Because the data from the Mayday Project shows that most firefighter Maydays happen between 12:00 midnight and 3:00 AM. (Did you know that jet fighter pilots review the ejection protocol for their aircraft as one of their last activities before getting into the cockpit? True. In fact, it was the jet pilot injection protocol that helped Doctor Clark to develop the firefighter Mayday procedure. Right, Doc?)
For volunteer staff, fire departments make reviewing your department’s Mayday procedure a part of your regular training schedule. Make posters of your Mayday procedure and display them prominently within your fire station, especially in the apparatus bay (Come to think of it, that’s a great idea for all fire departments).
Practice, practice, practice
The legendary Green Bay Packers head coach, the late Vince Lombardi, said it this way, “Practice does not make perfect. Perfect practice makes perfect.”

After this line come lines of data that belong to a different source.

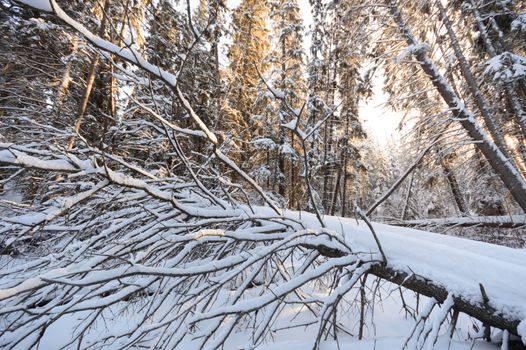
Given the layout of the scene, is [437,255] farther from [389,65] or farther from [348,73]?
[348,73]

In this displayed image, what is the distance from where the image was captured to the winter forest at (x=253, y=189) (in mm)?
1589

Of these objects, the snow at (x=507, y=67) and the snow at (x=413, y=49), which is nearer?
the snow at (x=413, y=49)

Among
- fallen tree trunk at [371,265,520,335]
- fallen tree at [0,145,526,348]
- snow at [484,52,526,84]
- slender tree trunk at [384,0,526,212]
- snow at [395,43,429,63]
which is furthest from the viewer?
snow at [484,52,526,84]

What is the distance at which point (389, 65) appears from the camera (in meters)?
5.87

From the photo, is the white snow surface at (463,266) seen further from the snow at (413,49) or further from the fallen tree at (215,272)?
the snow at (413,49)

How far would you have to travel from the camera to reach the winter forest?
1589 mm

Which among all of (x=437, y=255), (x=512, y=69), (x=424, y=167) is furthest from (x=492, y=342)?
(x=512, y=69)

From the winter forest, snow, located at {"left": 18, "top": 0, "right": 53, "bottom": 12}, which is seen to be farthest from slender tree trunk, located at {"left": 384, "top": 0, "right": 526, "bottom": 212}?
snow, located at {"left": 18, "top": 0, "right": 53, "bottom": 12}

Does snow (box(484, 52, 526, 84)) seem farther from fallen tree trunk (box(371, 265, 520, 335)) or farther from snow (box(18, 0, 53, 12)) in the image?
snow (box(18, 0, 53, 12))

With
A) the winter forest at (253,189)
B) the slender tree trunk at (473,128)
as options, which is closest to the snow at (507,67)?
the winter forest at (253,189)

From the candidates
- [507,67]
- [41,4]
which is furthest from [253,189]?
[507,67]

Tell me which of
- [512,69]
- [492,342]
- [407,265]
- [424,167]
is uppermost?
[512,69]

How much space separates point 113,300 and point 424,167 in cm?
605

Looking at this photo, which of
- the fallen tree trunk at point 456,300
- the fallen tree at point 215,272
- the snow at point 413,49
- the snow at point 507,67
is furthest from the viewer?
the snow at point 507,67
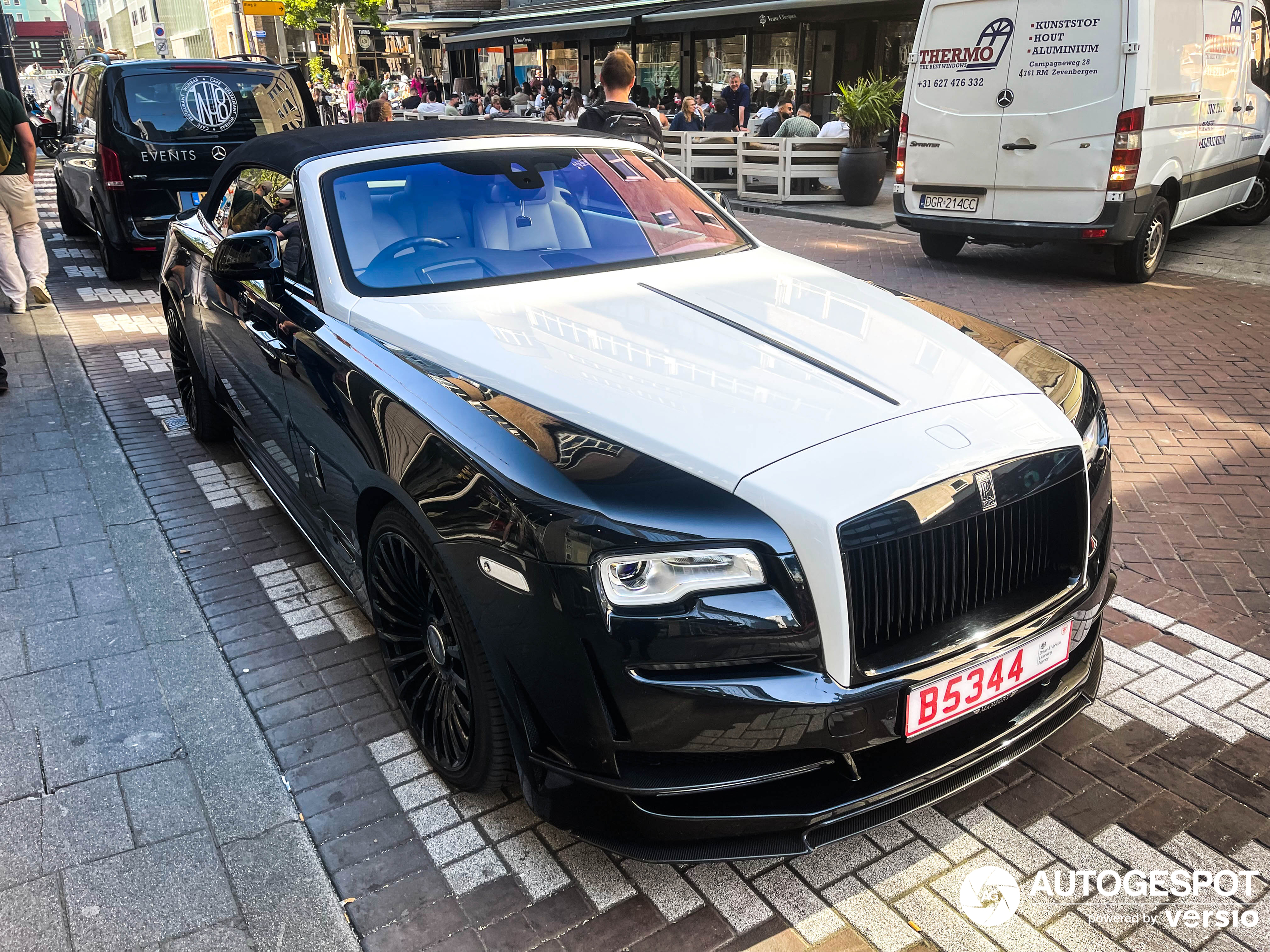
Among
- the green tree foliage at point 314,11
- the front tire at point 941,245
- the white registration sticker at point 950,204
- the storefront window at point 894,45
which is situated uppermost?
the green tree foliage at point 314,11

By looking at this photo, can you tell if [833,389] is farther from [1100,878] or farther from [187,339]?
[187,339]

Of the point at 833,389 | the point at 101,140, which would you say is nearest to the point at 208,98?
the point at 101,140

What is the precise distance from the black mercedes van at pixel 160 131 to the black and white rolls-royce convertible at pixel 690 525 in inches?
257

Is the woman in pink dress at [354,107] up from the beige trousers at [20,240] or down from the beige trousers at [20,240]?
up

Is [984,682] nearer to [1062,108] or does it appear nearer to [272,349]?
[272,349]

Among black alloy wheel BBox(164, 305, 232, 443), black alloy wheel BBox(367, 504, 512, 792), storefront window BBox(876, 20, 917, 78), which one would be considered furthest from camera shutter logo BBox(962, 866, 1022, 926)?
storefront window BBox(876, 20, 917, 78)

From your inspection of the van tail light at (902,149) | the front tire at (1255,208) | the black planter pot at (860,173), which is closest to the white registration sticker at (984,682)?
the van tail light at (902,149)

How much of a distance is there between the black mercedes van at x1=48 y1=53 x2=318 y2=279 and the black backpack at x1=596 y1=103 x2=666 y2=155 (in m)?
3.83

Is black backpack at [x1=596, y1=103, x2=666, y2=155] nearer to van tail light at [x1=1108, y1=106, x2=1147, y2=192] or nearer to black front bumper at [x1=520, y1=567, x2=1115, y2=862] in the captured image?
van tail light at [x1=1108, y1=106, x2=1147, y2=192]

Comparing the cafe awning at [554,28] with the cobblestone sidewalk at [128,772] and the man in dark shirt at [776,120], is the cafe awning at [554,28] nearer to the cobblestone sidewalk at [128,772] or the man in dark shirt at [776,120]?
the man in dark shirt at [776,120]

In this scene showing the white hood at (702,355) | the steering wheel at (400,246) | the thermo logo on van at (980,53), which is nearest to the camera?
the white hood at (702,355)

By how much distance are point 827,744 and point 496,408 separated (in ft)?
3.56

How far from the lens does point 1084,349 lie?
6.80m

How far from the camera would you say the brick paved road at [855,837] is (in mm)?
→ 2240
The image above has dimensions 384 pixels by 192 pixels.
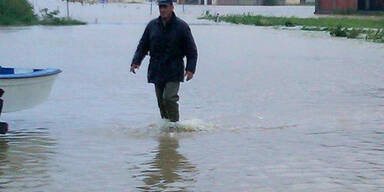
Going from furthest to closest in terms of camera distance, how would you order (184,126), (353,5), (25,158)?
(353,5), (184,126), (25,158)

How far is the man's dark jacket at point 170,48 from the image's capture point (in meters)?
10.4

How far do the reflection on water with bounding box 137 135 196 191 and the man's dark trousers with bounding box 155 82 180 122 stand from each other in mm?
751

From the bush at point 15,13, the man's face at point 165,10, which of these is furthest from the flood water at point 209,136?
the bush at point 15,13

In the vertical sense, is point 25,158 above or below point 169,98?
below

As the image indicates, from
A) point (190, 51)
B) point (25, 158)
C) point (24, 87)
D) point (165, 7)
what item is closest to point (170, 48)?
point (190, 51)

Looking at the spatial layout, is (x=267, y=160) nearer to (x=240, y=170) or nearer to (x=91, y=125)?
(x=240, y=170)

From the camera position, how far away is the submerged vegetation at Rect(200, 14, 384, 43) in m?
41.4

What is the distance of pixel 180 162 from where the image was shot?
9.11 meters

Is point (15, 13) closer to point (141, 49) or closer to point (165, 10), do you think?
point (141, 49)

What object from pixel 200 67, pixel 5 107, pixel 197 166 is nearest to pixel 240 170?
pixel 197 166

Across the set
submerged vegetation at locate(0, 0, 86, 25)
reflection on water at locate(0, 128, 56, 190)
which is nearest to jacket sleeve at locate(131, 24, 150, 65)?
reflection on water at locate(0, 128, 56, 190)

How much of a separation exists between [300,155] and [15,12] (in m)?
52.0

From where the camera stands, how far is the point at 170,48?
10461 mm

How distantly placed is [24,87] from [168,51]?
5.84ft
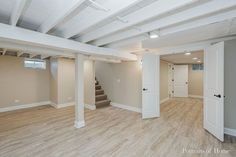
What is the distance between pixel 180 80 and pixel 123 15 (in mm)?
7201

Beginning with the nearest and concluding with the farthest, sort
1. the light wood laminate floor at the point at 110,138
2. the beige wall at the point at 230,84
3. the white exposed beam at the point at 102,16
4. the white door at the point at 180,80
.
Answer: the white exposed beam at the point at 102,16 → the light wood laminate floor at the point at 110,138 → the beige wall at the point at 230,84 → the white door at the point at 180,80

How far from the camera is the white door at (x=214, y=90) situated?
2.74 meters

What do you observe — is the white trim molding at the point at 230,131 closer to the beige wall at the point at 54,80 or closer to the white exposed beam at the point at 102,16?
the white exposed beam at the point at 102,16

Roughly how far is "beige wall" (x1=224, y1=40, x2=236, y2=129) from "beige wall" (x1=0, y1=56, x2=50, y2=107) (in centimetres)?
668

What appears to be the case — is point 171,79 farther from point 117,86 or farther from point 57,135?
point 57,135

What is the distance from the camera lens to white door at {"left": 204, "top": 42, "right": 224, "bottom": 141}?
2.74 meters

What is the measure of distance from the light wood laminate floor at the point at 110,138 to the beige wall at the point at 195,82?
409 centimetres

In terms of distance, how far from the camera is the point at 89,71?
558cm

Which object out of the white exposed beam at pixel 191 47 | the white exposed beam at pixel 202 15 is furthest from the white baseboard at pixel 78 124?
the white exposed beam at pixel 191 47

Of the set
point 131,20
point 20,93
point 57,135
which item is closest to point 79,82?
point 57,135

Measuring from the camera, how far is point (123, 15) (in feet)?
6.44

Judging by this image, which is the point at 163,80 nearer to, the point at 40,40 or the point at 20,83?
the point at 40,40

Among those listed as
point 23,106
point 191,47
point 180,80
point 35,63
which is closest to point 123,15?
point 191,47

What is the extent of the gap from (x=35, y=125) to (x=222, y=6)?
15.5 ft
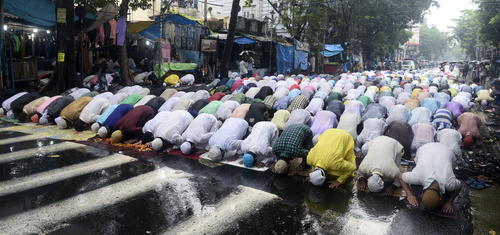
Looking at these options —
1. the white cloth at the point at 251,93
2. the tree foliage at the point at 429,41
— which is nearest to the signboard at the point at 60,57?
the white cloth at the point at 251,93

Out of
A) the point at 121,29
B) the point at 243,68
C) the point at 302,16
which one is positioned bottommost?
the point at 243,68

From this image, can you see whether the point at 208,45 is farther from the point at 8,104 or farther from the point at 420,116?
the point at 420,116

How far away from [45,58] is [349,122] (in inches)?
660

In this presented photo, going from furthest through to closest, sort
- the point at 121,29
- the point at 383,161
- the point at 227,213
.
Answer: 1. the point at 121,29
2. the point at 383,161
3. the point at 227,213

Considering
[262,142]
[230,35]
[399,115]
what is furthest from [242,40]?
[262,142]

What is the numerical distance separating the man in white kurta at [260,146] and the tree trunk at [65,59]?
9579 millimetres

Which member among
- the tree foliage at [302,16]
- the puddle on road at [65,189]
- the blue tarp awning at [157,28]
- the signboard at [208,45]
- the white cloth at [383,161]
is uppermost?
the tree foliage at [302,16]

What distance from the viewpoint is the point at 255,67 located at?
24891 millimetres

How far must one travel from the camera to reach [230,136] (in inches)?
277

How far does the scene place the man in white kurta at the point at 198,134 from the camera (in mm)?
7254

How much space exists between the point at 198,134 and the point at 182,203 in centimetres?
276

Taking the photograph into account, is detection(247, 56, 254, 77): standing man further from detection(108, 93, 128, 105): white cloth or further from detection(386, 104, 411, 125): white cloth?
detection(386, 104, 411, 125): white cloth

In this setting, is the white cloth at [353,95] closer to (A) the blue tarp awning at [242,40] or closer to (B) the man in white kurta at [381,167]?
(B) the man in white kurta at [381,167]

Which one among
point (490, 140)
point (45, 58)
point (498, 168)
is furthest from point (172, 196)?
point (45, 58)
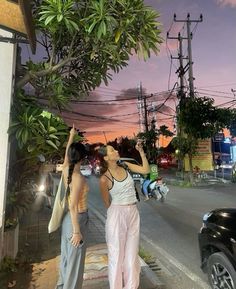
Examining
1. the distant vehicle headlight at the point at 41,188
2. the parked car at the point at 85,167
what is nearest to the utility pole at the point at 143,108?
the parked car at the point at 85,167

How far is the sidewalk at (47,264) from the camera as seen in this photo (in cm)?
531

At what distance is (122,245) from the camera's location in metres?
4.27

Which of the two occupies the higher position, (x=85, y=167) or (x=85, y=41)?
(x=85, y=41)

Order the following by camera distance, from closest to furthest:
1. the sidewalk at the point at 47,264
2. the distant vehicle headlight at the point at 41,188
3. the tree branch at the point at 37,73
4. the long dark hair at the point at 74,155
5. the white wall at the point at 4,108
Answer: the long dark hair at the point at 74,155 → the white wall at the point at 4,108 → the sidewalk at the point at 47,264 → the tree branch at the point at 37,73 → the distant vehicle headlight at the point at 41,188

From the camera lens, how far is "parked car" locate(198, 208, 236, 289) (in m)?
4.14

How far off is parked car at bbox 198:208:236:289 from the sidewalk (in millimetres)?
927

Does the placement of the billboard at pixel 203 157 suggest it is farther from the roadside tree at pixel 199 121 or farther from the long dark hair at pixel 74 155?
the long dark hair at pixel 74 155

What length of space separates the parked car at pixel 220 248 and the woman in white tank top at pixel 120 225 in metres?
0.95

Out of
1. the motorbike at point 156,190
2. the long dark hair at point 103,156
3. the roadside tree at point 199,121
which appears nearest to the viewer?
the long dark hair at point 103,156

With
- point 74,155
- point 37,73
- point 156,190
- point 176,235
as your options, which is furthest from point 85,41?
point 156,190

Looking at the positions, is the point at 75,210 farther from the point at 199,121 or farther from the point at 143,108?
the point at 143,108

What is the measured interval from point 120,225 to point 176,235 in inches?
197

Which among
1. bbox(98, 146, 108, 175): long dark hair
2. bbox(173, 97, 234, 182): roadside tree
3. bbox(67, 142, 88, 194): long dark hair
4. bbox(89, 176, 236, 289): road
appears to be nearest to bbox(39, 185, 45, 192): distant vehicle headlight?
bbox(89, 176, 236, 289): road

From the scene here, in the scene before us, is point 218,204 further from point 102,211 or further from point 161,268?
point 161,268
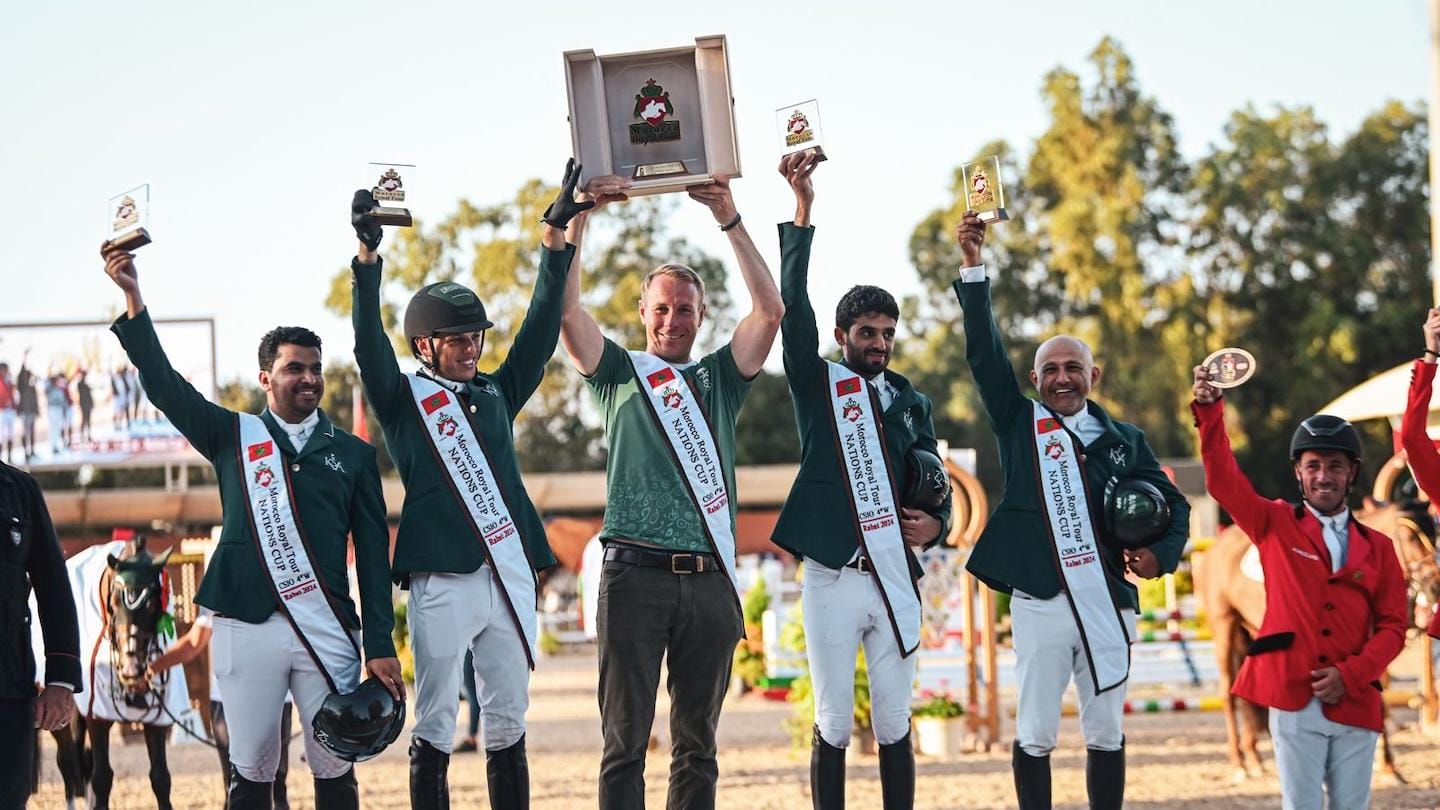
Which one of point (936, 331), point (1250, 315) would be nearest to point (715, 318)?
point (936, 331)

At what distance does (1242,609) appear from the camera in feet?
35.9

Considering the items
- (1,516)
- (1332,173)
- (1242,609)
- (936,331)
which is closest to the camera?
(1,516)

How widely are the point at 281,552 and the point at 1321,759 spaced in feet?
11.6

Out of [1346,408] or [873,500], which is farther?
[1346,408]

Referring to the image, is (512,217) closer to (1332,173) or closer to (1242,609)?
(1332,173)

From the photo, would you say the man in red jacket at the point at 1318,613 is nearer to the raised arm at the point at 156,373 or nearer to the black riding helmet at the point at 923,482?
the black riding helmet at the point at 923,482

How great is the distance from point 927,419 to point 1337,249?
33.4 m

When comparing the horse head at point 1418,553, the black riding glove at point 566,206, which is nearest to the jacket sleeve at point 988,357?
the black riding glove at point 566,206

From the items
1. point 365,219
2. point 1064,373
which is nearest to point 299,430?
point 365,219

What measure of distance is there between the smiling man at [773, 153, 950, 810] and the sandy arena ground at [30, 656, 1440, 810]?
11.6ft

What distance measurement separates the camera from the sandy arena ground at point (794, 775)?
9922 millimetres

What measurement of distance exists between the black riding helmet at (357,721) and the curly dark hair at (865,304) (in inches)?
83.0

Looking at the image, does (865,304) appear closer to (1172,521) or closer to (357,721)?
(1172,521)

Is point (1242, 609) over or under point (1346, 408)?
under
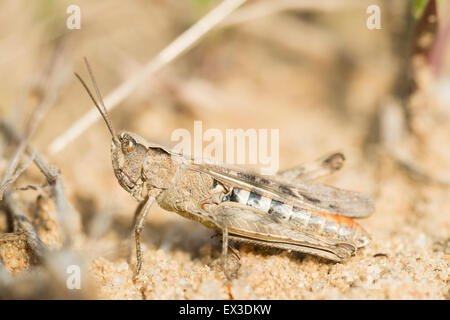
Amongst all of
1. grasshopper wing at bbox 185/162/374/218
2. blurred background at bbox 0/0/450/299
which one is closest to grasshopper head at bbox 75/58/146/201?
grasshopper wing at bbox 185/162/374/218

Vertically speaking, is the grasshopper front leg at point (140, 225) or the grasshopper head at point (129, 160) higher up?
the grasshopper head at point (129, 160)

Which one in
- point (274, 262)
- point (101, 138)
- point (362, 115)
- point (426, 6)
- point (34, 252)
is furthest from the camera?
point (362, 115)

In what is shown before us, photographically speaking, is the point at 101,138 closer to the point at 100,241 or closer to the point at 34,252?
the point at 100,241

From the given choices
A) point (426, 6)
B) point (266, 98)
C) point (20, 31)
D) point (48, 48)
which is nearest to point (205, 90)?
point (266, 98)

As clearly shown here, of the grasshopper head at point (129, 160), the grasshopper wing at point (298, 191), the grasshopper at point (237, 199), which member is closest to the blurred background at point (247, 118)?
the grasshopper at point (237, 199)

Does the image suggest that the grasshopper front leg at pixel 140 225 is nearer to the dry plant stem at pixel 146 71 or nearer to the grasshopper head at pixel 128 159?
the grasshopper head at pixel 128 159

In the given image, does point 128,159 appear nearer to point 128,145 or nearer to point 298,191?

For more on this, I highly recommend reading the article, Back-to-Basics RIT Training: Real-life mayday rescues need common sense and simplicity, not complexity, from the FireRescue1.com eBook, after you download your copy, it’s great stuff.
Avoiding a Mayday Situation
An ounce of prevention is worth more than a pound of cure, right? The best mayday response is the one that never happens, so always:
- Conduct a 360-degree assessment of a structure fire before commencing any interior fire suppression activity.
- Always employ ICS at every call for service.
- Always maintain crew integrity.
- Tactical leaders (e.g., crew leaders, division or group supervisors) must consistently communicate with the IC (or operations chief or branch chief if activated) about what’s happening in their tactical area.
I like the CPR Report format: Conditions, Progress towards your assigned objectives, and Resource needs. For example:
“Command from Division 2. Made it to floor 2. We have heavy smoke, moderate heat. Need smoke removal from floor 2. We can make it to the fire room if we get that ventilation.”
It’s that sort of communication from all their tactical leaders that the IC needs to be able to evaluate how well their strategy is working. When the IC is seeing something from the outside that’s “not jiving” with what his people are telling him from the inside, it’s time to make adjustment in their strategy and often, that should mean getting out of the structure while it’s still standing.
And that’s something we can all get better at: deciding that being inside is no longer the place to be. Because architects and builders don’t design and build structures to resist fire. They built them to resist gravity, and that’s one law that’s absolute.